Tales of the Night is a visual masterpiece. It’s computer generated silhouette animation, usually two dimensional (though director Ocelot does branch occasionally into the third), about what seems to be a futuristic theatre company. Late one night, two young actors (and costume designers and writers) and the guy who seems to be their director, sit and adapt a bunch of fables and folk tales for the stage.
Except the stage is never clear-the viewer just sees these adaptations as part of the film; one of Night‘s major failings is the lack of emphasis on the actors. Its other major failing is related-the female actor invariably takes the backseat. Even when she protests she hates a role… she has to do it. Even when she says this role will be her strongest, it’s not. The boy-in the fable-is always the hero.

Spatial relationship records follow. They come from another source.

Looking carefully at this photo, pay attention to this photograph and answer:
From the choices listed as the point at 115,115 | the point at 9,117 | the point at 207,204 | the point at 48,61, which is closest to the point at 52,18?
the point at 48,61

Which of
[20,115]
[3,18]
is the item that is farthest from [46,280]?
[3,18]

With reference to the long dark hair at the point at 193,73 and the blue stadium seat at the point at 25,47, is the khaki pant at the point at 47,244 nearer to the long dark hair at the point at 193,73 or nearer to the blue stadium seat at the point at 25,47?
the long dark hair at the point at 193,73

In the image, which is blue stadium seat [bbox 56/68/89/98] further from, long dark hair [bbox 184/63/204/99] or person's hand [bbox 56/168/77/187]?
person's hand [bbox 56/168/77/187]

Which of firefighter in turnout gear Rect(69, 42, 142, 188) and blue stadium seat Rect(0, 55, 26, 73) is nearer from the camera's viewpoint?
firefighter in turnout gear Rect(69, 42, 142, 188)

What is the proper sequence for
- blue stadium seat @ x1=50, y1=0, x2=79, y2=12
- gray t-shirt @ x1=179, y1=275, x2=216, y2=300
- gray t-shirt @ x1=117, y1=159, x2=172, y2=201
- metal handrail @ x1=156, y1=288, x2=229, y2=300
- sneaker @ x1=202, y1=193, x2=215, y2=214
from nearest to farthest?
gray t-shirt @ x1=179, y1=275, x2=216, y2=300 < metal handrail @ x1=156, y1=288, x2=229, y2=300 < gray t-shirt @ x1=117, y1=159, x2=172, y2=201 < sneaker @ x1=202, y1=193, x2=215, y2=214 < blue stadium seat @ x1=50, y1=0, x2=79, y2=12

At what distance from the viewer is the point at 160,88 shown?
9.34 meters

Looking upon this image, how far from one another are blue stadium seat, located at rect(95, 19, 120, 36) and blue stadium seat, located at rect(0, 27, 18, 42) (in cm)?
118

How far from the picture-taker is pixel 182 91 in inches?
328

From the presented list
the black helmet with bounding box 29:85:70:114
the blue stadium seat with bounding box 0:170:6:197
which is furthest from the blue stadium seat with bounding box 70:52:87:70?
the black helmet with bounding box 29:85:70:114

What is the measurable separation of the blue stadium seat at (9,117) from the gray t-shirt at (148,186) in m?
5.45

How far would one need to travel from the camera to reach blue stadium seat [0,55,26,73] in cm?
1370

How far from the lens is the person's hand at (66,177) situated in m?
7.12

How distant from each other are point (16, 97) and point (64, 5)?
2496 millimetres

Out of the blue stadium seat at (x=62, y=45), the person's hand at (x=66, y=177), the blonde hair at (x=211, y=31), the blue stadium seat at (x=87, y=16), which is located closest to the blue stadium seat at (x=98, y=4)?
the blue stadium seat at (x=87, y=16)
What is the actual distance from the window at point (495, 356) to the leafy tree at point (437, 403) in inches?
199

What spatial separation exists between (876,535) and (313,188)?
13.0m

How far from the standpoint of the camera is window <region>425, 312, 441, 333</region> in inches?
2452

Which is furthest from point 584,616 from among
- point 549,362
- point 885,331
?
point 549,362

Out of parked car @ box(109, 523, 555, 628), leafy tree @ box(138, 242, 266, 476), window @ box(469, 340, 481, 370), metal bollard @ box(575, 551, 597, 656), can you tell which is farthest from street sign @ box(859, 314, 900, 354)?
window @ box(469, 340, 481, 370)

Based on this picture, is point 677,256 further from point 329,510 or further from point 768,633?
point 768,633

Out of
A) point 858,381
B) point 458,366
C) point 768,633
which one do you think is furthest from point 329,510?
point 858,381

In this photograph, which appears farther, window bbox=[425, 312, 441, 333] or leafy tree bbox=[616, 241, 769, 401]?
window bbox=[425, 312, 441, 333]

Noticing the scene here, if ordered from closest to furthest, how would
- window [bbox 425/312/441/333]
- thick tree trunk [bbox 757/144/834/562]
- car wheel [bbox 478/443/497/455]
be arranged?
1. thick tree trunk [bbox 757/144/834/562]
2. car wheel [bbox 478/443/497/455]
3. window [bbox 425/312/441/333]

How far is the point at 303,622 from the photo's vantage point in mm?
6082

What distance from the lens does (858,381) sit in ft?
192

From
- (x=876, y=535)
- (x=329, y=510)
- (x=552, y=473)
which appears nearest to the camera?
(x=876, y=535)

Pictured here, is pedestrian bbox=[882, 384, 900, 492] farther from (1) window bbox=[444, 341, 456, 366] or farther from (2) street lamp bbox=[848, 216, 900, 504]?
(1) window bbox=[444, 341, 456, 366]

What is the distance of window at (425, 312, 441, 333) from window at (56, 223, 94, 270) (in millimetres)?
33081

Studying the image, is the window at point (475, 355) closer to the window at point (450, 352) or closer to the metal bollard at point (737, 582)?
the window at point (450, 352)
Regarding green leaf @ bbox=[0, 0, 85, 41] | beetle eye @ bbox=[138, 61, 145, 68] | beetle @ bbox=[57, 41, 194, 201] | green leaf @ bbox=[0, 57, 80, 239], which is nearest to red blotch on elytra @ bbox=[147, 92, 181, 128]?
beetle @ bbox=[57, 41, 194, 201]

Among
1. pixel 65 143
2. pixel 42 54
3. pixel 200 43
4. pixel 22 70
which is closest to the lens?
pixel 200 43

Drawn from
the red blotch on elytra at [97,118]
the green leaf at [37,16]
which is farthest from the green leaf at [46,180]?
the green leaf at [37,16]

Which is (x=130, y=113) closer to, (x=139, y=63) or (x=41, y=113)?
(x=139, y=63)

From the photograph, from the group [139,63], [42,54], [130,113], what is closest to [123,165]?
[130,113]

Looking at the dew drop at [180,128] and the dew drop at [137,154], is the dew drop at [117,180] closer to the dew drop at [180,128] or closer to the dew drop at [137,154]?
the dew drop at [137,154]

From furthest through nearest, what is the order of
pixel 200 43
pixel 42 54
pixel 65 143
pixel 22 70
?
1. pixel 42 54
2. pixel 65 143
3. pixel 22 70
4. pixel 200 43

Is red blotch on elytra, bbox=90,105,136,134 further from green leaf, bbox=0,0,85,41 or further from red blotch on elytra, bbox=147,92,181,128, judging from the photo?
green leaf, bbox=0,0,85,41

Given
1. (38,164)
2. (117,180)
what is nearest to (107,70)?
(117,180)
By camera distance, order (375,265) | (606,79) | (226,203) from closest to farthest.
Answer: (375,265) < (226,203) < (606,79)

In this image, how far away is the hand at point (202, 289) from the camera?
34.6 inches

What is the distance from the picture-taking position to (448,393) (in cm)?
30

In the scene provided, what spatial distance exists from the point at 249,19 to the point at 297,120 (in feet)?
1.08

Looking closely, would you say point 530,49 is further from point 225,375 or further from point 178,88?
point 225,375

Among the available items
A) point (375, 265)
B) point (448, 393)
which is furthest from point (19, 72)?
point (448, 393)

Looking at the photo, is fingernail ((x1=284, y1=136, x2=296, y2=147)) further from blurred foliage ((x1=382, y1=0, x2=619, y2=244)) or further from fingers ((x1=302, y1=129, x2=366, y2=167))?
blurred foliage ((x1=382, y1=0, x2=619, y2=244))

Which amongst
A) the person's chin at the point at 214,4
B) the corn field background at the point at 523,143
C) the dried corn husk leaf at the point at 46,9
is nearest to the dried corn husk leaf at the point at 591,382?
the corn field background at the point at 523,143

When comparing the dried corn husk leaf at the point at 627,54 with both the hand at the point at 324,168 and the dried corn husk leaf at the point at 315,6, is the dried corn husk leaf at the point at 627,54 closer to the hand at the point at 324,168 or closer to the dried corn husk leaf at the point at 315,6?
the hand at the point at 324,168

Ocelot keeps misses his chance to do something interesting with a female protagonist in a fable; by the last one, it’s more annoying than disappointing.
The fables involve a werewolf in Burgundy, an African one, a Caribbean one featuring the afterlife (sort of), a Tibetan one, one about the Aztecs (or Mayans). The final one is just a standard fairy tale. I may have forgotten one, but I don’t think so.
The African one might be the best, though the Caribbean one is hilarious. They’re all often touching. The stumbling starts with the last two.
Still, Ocelot makes a magnificent film. Shame about his gender issues.
Written and directed by Michel Ocelot; edited by Patrick Ducreut; music by Christian Maire; released by StudioCanal.
Starring Julien Beramis (Boy), Marine Griset (Girl) and Yves Barsacq (Théo).